Reverse transcription-PCR. Tissues were dissected and frozen on dry ice. Later, they were stored in 1 ml of RNAlater (Ambion, Austin, TX) overnight at 4 °C. Then, the tissue was homogenized in 1 ml RNA STAT-60 (Tel-Test, Friendswood, TX). RNA was extracted with chloroform/isopropanol, washed with ethanol, and dissolved in RNase-free water (Ambion). RNA was then further purified using the RNeasy MinElute Cleanup Kit (Qiagen, Valencia, CA) and stored at −80 °C. The RNA concentration was measured using a spectrophotometer and the integrity was assessed by electrophoresis on an Agilent 2100 Bioanalyzer (Agilent Technologies, Palo Alto, CA). cDNA was transcribed from 1 μg of RNA using the iScript cDNA Synthesis Kit (Invitrogen, Carlsbad, CA) and stored at −20 °C. PCR was performed using the SsoAdvanced SYBR Green Supermix with a CFX96 PCR Detection system (Bio-Rad, Hercules, CA). Cycling parameters were 50 °C for 2 minutes, 95 °C for 10 minutes, and 40 cycles of 95 °C for 15 seconds followed by 60 °C for 1 minute. Reactions were run in triplicate in a 96-well fast optical plate (Applied Biosystems, Foster City, CA) and contained 20 ng of cDNA. Human-specific TDP-43 primers were chosen from a sequence in the C-terminal that is nonhomologous to rat TDP-43: sense, TAATAACCAAAACCAAGG and antisense, AGAAGACTTAGAATCCAT (purchased from Eurofins MWG Operon, Hunstville, AL). The primers target a 178 bp sequence that is present in both the NLS-TDP and TDP-25 DNAs.

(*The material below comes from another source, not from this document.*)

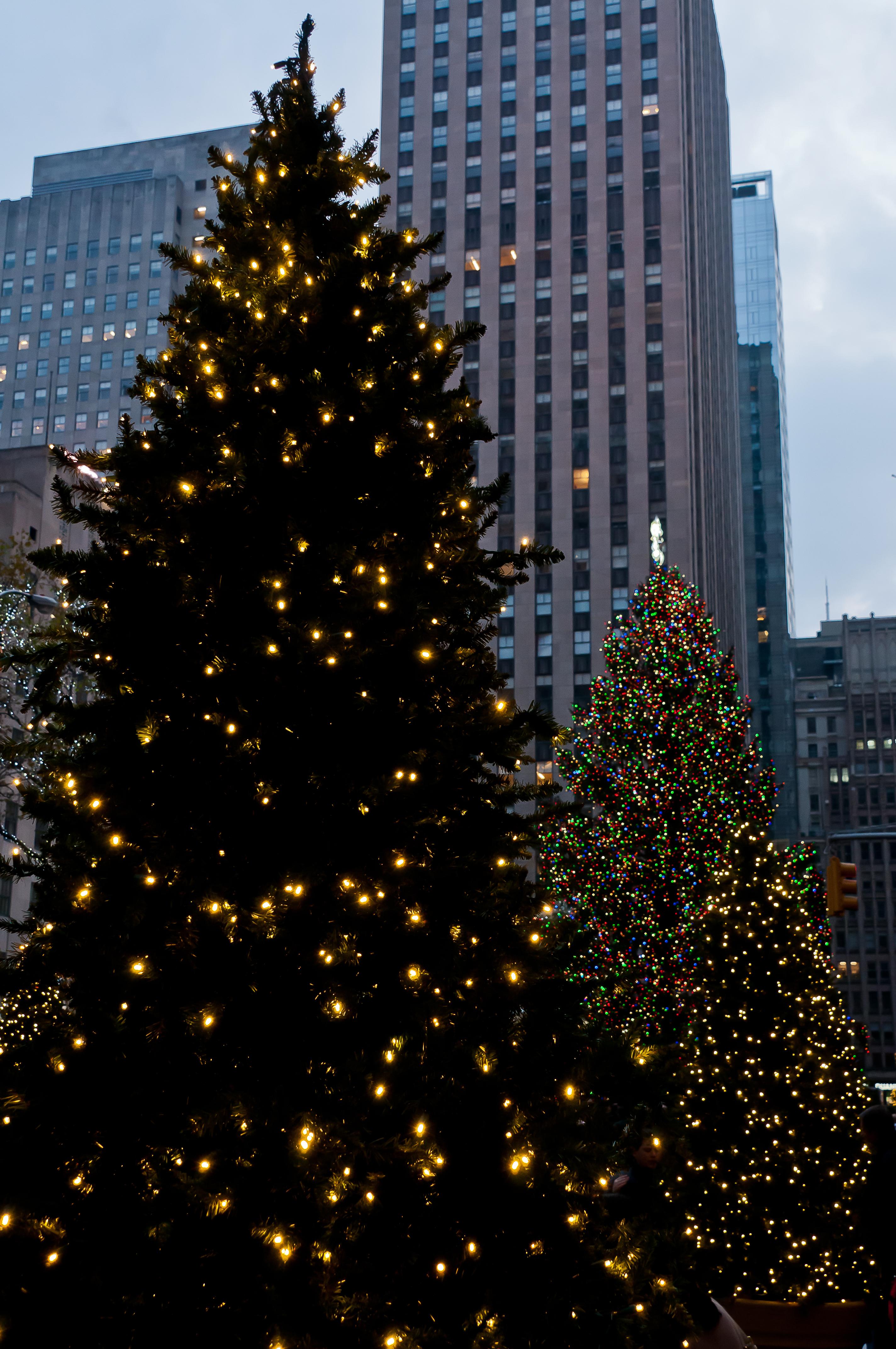 0008 New York City sites Rockefeller Center Tree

Western blots. Tissues were dissected and frozen on dry ice. Later, the samples were put in RIPA buffer (1% Nonidet-P40/0.5% sodium deoxycholate/0.1% SDS/PBS) with protease inhibitors (Halt protease inhibitor cocktail kit from Pierce, Rockford, IL) and the soluble fraction was prepared by Dounce homogenization and centrifugation. Protein content was determined by Bradford assay reagents (Bio-Rad) and subjected to 12% SDS/polyacrylamide gels (Bio-Rad), with each gel loaded with equal protein in each lane (20–80 μg depending on the gel). The primary antibodies for immunoblots (all at 1:2,000) were TDP-43 (ProteinTech, Chicago, IL), human-specific TDP-43 antibody (Abnova, Taipei City, Taiwan), phospho-TDP-43 epitope (developed by L.P. to recognize phospho-serines 409/410), phospho-TDP-43 epitope (developed by M.A.G. to recognize phosphorylated serines 409/410 of TDP-43), C-terminal TDP conformational epitope (M2085 developed by L.P. against TDP-43 residues 220-227),10 glyceraldehyde-3-phosphate dehydrogenase (Ambion), and tubulin (E7 monoclonal antibody developed by Michael Klymkowsky from the Developmental Studies Hybridoma Bank under the auspices of the National Institute of Child Health and Human Development and maintained by University of Iowa, Department of Biology, Iowa City, IA). Secondary antibody and ECL reagents were from Amersham (Buckinghamshire, UK).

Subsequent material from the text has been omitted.